Wiceszef MEiN odniósł się do stwierdzenia, że w niektórych środowiskach słowo patriotyzm działa jak ukłucie szpilką.
"Nie wiem, dlaczego, ja nie widzę w słowie patriotyzm nic złego, wręcz przeciwnie. Uważam, że bez patriotyzmu (...) nie przetrwamy jako państwo i jako naród. Zresztą w innych państwach zachodnich nie widzę odchodzenia od wychowania patriotycznego. Nie wiem, dlaczego część naszych rodaków uważa to za coś wstydliwego" – powiedział.

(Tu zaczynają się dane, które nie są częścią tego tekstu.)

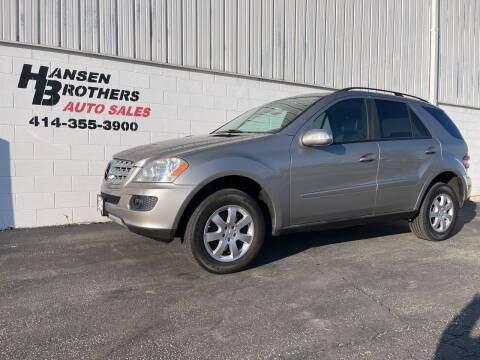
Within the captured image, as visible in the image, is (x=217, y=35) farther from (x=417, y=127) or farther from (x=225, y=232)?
(x=225, y=232)

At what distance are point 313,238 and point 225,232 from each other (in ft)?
Answer: 6.31

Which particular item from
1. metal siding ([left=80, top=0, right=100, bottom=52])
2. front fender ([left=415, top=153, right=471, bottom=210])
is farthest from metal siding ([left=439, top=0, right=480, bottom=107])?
metal siding ([left=80, top=0, right=100, bottom=52])

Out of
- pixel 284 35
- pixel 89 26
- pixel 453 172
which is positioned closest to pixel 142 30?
pixel 89 26

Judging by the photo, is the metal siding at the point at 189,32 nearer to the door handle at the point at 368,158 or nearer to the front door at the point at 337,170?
the front door at the point at 337,170

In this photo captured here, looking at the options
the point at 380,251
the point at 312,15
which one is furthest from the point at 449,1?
the point at 380,251

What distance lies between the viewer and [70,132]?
6238 millimetres

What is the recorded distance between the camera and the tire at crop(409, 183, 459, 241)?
16.7 ft

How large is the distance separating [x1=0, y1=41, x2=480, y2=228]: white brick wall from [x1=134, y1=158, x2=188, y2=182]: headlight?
303cm

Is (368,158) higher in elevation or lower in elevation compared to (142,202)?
higher

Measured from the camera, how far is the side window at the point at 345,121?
4340 millimetres

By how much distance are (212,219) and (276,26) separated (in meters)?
5.72

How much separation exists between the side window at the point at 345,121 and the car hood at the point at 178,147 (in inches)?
30.7

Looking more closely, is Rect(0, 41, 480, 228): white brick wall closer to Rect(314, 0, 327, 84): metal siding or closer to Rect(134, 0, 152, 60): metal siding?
Rect(134, 0, 152, 60): metal siding

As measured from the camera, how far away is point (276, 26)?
8.20m
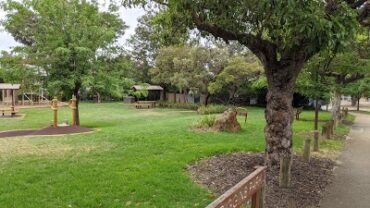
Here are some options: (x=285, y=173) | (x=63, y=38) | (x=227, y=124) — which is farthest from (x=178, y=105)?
(x=285, y=173)

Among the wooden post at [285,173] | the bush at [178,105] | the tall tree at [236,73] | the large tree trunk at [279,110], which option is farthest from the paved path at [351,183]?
the bush at [178,105]

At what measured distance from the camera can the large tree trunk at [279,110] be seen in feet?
27.1

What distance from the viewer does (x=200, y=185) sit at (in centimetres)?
705

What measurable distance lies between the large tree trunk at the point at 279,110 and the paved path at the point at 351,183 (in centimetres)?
128

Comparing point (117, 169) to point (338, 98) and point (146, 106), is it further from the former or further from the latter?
point (146, 106)

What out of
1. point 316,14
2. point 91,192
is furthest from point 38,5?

"Między innymi wzrostowi poczucia patriotyzmu ma służyć wprowadzenie nowego przedmiotu w szkole – od września historii i teraźniejszości. Sądzę, że większość Polaków będzie zadowolona. Młodzi Polacy, i starsi zresztą też, powinni znać swoją historię, bo ona w największym stopniu wpływa na to, co się dzieje dzisiaj. Wiele procesów, zachowań ma swoje źródło w wydarzeniach sprzed kilkunastu czy kilkudziesięciu lat i jeżeli nie mamy takiej świadomości, to łatwo nami manipulować" – wskazał Piontkowski.
"Nie widzę nic złego, a wręcz przeciwnie. Uważam, że każdy powinien znać historię, a zwłaszcza historię swojego kraju i częściowo historię powszechną, bo to pozwala mu lepiej oceniać bieżącą sytuację" – podkreślił.
Wiceminister pytany był także o dzieci i młodzież z Ukrainy, które po wybuchu wojny przybyły do Polski i rozpoczęły naukę w polskich przedszkolach i szkołach. Pytany był, jak z perspektywy MEiN to wygląda i jak przebiegają przygotowania do nowego roku szkolnego.
"Trudny okres dla tych dzieci i dla nauczycieli. Musieli przystosować się do pracy z uczniami, którzy często nie rozumieją języka polskiego. Zaproponowaliśmy takie formy prawne, które ułatwiają im wejście do polskiego systemu edukacji. Mam tu na myśli głównie możliwość tworzenia tzw. oddziałów przygotowawczych tak, aby ci uczniowie od razu nie wchodzili w pełni do polskich szkół, do polskich klas, tylko mieli okres na nauczenie się języka polskiego, zniwelowanie różnic między ukraińskim a polskim systemem edukacji, a jednocześnie mieli jakieś kontakty z polską młodzieżą" – mówił wiceszef resortu edukacji i nauki.
"Nie wszystkie szkoły, nie wszystkie samorządy z tego rozwiązania skorzystały. Wiem, że w części szkół były problemy, narzekanie części rodziców, że nauczyciele muszą więcej czasu poświęcić uczniom ukraińskim, bo muszą im wytłumaczyć, czego dotyczą zagadnienia omawiane na lekcji. Na tym mogli także tracić polscy uczniowie. Stąd zachęcamy samorządy, by korzystały z takiego rozwiązania" – dodał Piontkowski. Według niego "ci uczniowie, którzy chcą zostać w polskiej szkole, muszą jak najszybciej nauczyć się języka polskiego".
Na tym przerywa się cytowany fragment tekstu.